Records taken from a collection:
* start *

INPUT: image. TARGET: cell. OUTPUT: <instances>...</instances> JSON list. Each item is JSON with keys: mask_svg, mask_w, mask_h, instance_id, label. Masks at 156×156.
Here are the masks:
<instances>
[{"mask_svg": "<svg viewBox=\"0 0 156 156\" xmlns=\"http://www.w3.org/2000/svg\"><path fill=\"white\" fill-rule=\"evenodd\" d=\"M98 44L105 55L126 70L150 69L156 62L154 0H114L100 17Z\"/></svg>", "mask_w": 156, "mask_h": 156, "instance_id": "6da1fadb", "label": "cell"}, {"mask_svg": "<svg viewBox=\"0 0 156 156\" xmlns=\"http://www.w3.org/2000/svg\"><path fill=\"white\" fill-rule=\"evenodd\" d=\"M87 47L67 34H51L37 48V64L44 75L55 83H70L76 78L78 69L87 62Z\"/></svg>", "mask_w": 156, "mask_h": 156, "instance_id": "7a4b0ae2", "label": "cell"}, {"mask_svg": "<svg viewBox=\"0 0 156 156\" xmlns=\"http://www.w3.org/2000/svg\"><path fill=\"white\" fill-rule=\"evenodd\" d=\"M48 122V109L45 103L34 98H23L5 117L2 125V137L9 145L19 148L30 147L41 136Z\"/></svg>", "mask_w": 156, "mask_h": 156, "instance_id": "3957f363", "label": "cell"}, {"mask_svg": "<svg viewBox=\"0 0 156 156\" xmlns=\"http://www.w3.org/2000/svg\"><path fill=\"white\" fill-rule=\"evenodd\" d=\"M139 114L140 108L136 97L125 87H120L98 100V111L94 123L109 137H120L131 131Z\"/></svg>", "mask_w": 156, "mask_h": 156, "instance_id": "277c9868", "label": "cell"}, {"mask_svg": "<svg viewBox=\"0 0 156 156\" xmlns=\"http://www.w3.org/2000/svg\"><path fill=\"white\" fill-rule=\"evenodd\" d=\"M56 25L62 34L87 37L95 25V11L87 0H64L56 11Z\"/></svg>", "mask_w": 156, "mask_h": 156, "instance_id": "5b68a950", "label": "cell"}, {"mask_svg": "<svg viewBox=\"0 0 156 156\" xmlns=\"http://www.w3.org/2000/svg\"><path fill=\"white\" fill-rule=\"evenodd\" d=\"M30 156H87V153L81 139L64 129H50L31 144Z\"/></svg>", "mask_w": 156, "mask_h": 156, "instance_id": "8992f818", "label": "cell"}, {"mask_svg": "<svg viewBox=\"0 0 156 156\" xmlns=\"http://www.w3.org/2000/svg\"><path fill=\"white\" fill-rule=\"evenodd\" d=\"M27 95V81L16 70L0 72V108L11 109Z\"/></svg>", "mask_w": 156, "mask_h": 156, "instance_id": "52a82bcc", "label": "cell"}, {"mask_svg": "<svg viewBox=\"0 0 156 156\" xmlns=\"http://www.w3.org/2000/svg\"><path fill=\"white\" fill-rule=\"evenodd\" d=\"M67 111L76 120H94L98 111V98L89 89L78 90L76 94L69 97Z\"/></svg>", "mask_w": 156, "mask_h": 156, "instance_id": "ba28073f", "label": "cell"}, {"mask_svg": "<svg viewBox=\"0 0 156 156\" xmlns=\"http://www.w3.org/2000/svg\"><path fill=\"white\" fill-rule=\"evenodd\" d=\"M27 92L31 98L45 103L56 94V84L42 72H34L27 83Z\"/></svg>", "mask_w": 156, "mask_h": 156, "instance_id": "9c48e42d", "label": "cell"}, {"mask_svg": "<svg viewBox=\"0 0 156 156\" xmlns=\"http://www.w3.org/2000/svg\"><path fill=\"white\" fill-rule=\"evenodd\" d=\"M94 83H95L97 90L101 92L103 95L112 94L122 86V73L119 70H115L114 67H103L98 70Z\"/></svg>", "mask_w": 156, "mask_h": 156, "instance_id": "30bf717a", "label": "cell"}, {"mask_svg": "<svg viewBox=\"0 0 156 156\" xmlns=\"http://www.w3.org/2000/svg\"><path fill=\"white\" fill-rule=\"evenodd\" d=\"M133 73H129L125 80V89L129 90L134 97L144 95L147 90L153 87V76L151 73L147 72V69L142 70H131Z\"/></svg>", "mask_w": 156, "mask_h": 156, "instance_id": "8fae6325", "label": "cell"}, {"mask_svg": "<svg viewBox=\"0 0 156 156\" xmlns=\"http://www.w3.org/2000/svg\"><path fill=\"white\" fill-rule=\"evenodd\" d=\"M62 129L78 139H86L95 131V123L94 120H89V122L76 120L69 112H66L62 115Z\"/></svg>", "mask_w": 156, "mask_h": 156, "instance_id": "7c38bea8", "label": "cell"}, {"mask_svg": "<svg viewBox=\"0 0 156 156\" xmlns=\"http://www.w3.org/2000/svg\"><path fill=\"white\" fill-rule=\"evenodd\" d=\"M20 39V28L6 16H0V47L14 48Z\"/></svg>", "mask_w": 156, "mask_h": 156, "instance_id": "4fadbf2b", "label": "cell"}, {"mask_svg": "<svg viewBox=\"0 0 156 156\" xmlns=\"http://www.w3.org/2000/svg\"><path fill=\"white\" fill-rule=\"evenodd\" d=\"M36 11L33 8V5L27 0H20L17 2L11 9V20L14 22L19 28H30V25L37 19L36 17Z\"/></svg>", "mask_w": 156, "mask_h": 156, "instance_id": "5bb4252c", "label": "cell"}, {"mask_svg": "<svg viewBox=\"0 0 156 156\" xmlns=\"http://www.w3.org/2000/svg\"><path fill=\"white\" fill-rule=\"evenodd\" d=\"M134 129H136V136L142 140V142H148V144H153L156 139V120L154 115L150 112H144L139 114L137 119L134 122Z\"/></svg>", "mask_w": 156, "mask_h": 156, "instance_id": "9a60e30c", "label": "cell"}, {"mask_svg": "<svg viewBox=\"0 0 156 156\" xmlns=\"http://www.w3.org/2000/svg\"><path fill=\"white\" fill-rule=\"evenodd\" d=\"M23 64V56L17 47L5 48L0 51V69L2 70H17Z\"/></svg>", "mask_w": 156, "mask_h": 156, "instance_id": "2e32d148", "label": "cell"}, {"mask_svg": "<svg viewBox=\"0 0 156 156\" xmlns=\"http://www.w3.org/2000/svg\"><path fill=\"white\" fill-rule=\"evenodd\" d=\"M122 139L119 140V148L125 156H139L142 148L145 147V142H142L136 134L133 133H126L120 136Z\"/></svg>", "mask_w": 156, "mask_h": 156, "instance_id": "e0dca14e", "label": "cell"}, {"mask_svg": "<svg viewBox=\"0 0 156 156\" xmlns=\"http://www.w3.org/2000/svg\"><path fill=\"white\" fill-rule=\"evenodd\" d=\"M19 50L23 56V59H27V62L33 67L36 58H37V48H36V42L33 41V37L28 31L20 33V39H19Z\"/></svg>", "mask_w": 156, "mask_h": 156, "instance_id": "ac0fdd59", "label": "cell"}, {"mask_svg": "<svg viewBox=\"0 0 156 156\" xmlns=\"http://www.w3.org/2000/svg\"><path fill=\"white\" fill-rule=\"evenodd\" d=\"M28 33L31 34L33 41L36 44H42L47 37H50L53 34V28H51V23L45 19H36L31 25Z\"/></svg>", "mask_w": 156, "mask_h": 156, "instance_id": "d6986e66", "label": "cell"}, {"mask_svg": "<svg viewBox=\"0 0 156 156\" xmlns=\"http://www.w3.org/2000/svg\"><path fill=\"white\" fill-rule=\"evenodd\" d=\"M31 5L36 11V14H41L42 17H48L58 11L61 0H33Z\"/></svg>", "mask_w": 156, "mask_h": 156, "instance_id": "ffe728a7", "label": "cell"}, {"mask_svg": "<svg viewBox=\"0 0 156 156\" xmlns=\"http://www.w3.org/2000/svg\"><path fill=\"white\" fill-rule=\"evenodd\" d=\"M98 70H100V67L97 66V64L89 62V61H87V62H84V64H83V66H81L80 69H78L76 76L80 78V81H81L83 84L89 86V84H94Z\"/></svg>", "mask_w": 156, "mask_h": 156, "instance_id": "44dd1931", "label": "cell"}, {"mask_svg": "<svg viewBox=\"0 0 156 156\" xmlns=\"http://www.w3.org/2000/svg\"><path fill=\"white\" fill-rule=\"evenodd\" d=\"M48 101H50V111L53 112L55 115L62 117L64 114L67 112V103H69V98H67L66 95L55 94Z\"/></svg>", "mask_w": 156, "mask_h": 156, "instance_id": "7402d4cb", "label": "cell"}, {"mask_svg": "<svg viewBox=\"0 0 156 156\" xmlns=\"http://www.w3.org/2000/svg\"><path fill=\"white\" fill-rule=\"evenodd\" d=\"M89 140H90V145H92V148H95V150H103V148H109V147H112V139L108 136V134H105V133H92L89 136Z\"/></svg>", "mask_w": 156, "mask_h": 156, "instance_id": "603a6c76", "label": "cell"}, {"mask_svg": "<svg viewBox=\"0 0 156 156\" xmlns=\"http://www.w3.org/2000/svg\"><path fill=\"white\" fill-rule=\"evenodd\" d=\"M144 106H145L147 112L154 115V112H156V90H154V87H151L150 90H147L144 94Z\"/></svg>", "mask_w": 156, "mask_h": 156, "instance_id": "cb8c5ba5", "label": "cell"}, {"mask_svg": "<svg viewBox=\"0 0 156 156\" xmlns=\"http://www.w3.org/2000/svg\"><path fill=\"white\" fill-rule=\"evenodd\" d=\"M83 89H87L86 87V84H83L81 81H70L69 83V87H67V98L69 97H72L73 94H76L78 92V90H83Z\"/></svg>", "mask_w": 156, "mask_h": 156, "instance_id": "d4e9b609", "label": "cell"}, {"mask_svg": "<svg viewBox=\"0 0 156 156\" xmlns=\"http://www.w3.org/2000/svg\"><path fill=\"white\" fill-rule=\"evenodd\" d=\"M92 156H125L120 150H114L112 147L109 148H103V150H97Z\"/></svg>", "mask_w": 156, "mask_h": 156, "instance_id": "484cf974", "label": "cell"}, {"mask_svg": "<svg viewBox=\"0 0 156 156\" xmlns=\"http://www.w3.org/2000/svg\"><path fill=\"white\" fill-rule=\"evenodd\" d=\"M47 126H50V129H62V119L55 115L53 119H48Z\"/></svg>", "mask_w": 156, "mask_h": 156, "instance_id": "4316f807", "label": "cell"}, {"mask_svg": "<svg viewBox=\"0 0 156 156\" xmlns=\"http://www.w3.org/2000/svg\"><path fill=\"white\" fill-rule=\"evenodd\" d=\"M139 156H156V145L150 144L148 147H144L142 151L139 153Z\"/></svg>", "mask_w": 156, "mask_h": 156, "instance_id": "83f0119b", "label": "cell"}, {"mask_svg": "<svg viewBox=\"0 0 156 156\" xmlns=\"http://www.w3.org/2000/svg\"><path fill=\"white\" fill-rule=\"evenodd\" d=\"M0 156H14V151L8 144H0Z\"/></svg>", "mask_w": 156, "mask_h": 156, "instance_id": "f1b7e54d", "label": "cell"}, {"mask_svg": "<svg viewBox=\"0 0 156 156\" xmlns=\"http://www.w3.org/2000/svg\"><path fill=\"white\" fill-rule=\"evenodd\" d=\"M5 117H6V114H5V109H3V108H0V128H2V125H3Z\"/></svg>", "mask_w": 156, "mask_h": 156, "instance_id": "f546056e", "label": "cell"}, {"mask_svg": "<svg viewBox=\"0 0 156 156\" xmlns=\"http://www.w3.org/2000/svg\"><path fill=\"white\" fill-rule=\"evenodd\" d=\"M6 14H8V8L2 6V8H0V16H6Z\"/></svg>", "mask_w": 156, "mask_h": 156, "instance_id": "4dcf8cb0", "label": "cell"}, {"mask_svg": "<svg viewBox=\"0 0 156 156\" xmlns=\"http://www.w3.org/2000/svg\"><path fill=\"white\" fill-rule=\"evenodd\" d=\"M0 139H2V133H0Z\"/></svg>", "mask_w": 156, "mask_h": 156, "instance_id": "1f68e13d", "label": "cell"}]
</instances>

* end *

- OBJECTIVE
Count the lines in the data above that contain the string "instances", matching case exactly, and reply with only that number.

- SOLUTION
3